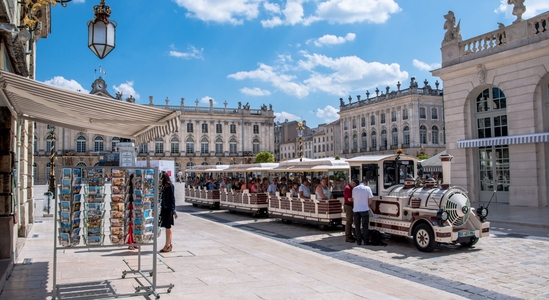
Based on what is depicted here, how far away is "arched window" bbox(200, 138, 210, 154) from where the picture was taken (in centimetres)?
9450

* * *

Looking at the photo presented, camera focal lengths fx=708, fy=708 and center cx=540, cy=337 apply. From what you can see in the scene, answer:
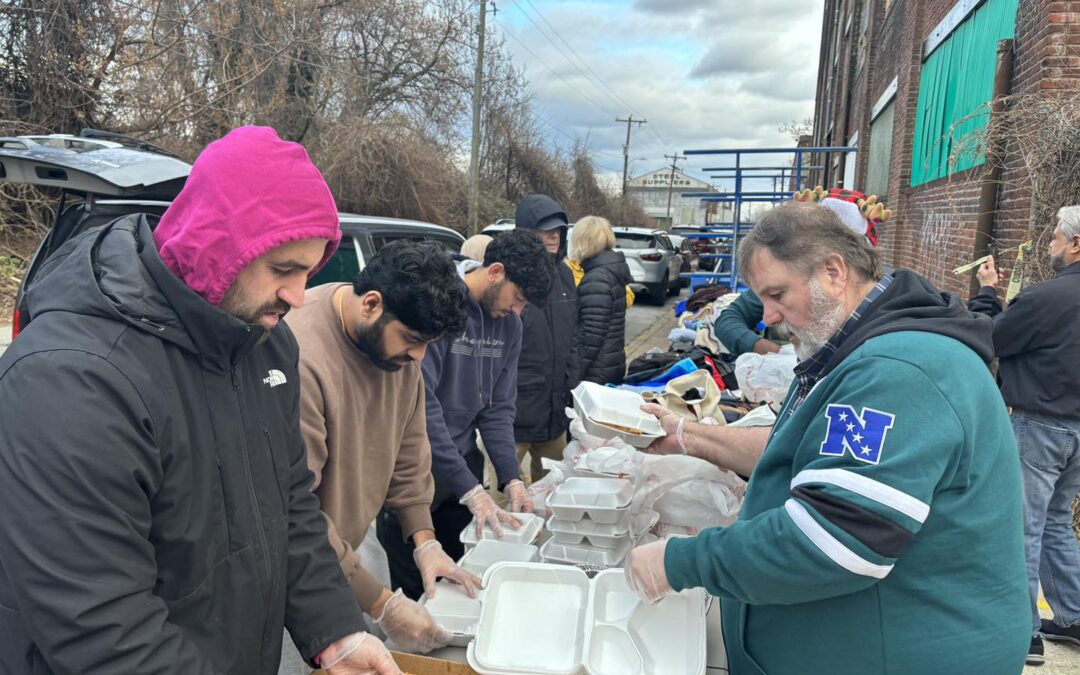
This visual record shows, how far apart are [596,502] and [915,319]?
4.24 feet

==

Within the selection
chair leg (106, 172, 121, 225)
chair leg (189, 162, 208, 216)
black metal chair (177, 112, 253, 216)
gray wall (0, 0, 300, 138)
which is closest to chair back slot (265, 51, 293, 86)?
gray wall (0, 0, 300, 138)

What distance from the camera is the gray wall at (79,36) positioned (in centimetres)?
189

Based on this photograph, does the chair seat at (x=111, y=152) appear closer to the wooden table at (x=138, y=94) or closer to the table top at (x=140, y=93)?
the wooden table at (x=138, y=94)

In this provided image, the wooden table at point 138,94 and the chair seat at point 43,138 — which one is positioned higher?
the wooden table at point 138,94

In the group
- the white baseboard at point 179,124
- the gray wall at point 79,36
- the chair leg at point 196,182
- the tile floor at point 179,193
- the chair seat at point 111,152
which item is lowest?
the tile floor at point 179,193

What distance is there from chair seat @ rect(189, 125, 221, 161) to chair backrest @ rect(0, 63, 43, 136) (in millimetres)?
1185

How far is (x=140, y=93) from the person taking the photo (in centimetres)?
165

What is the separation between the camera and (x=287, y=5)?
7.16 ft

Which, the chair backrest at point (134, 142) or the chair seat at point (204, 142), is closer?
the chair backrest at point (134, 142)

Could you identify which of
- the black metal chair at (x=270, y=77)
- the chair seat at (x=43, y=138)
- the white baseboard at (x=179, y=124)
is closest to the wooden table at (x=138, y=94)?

> **EXERCISE OBJECTIVE**
Collect each line in the listing above that contains the word "backrest", and copy those lines out in full.

> **TASK OUTPUT**
What distance is there from chair seat @ rect(189, 125, 221, 161) to chair backrest @ rect(0, 63, 43, 136) (in millimetres)?
Which, the chair backrest at point (134, 142) or the chair seat at point (204, 142), is closer?
the chair backrest at point (134, 142)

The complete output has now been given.